[页面文字]
__________

Skip to content

Examples using Pravega and Flink to analyze data(NY Taxi Records)

License

Notifications You must be signed in to change notification settings

fyang86/pravega-flink-sql-examples

Repository files navigation

Pravega-Flink-SQL-Sample

Sample Program using Pravega and Flink to analyze data(NY Taxi Records), inspired by Pravega Samples and @wuchong's excellent work flink-sql-training

本文假定您已具备基础的 SQL 知识。

Demo 组件

  • Pravega 0.10.1
  • Flink 1.13.1
  • Zeppelin 0.10.1

本sample 程序是基于 Docker 进行的,因此你只需要安装了 Docker 即可。不需要依赖 Java、Scala 环境、或是IDE。

注意: 使用 Docker 启动上述组件,请保证 Docker 内存大于 4G (推荐 6G)。

__________

[任务 1] 页面文字里“Demo 组件”下列了哪些组件？请全部列出，并写上各自的版本号。
[任务 2] 照抄页面文字中从“Sample Program using”起到“本文假定您已具备基础的 SQL 知识。”止的一段，末尾这几个字也要抄上，一字不改。

[给定数据]
__________

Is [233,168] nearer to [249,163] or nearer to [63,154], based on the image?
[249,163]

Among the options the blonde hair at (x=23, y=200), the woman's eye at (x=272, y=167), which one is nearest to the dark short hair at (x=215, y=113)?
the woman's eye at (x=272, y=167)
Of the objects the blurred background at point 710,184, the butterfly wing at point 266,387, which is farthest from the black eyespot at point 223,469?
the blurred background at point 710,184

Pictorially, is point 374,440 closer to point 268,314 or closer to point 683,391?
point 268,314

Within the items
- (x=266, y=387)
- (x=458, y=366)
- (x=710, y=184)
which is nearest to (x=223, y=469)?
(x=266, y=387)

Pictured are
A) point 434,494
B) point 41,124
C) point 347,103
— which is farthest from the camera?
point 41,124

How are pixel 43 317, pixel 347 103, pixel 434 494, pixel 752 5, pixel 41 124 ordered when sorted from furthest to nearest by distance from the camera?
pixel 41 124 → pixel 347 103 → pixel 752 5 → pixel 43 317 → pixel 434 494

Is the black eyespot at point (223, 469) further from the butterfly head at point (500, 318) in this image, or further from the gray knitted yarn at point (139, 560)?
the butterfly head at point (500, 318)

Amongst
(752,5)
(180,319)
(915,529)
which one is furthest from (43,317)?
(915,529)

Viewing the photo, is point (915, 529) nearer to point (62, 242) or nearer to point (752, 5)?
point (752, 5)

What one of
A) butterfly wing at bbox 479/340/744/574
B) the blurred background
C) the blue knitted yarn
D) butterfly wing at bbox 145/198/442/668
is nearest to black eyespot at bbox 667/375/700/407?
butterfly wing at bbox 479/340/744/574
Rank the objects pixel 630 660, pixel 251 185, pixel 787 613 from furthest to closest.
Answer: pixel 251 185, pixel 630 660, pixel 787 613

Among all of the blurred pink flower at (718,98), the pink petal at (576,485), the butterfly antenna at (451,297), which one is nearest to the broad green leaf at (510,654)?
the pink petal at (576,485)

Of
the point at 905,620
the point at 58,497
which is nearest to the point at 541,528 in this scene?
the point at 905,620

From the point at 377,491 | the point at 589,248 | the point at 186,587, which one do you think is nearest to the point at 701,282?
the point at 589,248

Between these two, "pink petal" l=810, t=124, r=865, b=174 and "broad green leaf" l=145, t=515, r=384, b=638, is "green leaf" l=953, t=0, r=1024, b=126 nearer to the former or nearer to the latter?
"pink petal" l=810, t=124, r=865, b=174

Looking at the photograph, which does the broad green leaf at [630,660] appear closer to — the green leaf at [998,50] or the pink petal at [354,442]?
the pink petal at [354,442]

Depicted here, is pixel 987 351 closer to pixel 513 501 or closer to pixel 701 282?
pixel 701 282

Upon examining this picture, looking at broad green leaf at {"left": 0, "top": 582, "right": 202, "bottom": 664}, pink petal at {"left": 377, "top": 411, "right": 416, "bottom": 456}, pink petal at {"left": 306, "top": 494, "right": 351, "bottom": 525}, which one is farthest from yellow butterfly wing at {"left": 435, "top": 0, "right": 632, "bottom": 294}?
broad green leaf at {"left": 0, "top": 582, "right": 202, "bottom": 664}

__________

[答案 1] Pravega 0.10.1、Flink 1.13.1、Zeppelin 0.10.1

[答案 2]
Sample Program using Pravega and Flink to analyze data(NY Taxi Records), inspired by Pravega Samples and @wuchong's excellent work flink-sql-training

本文假定您已具备基础的 SQL 知识。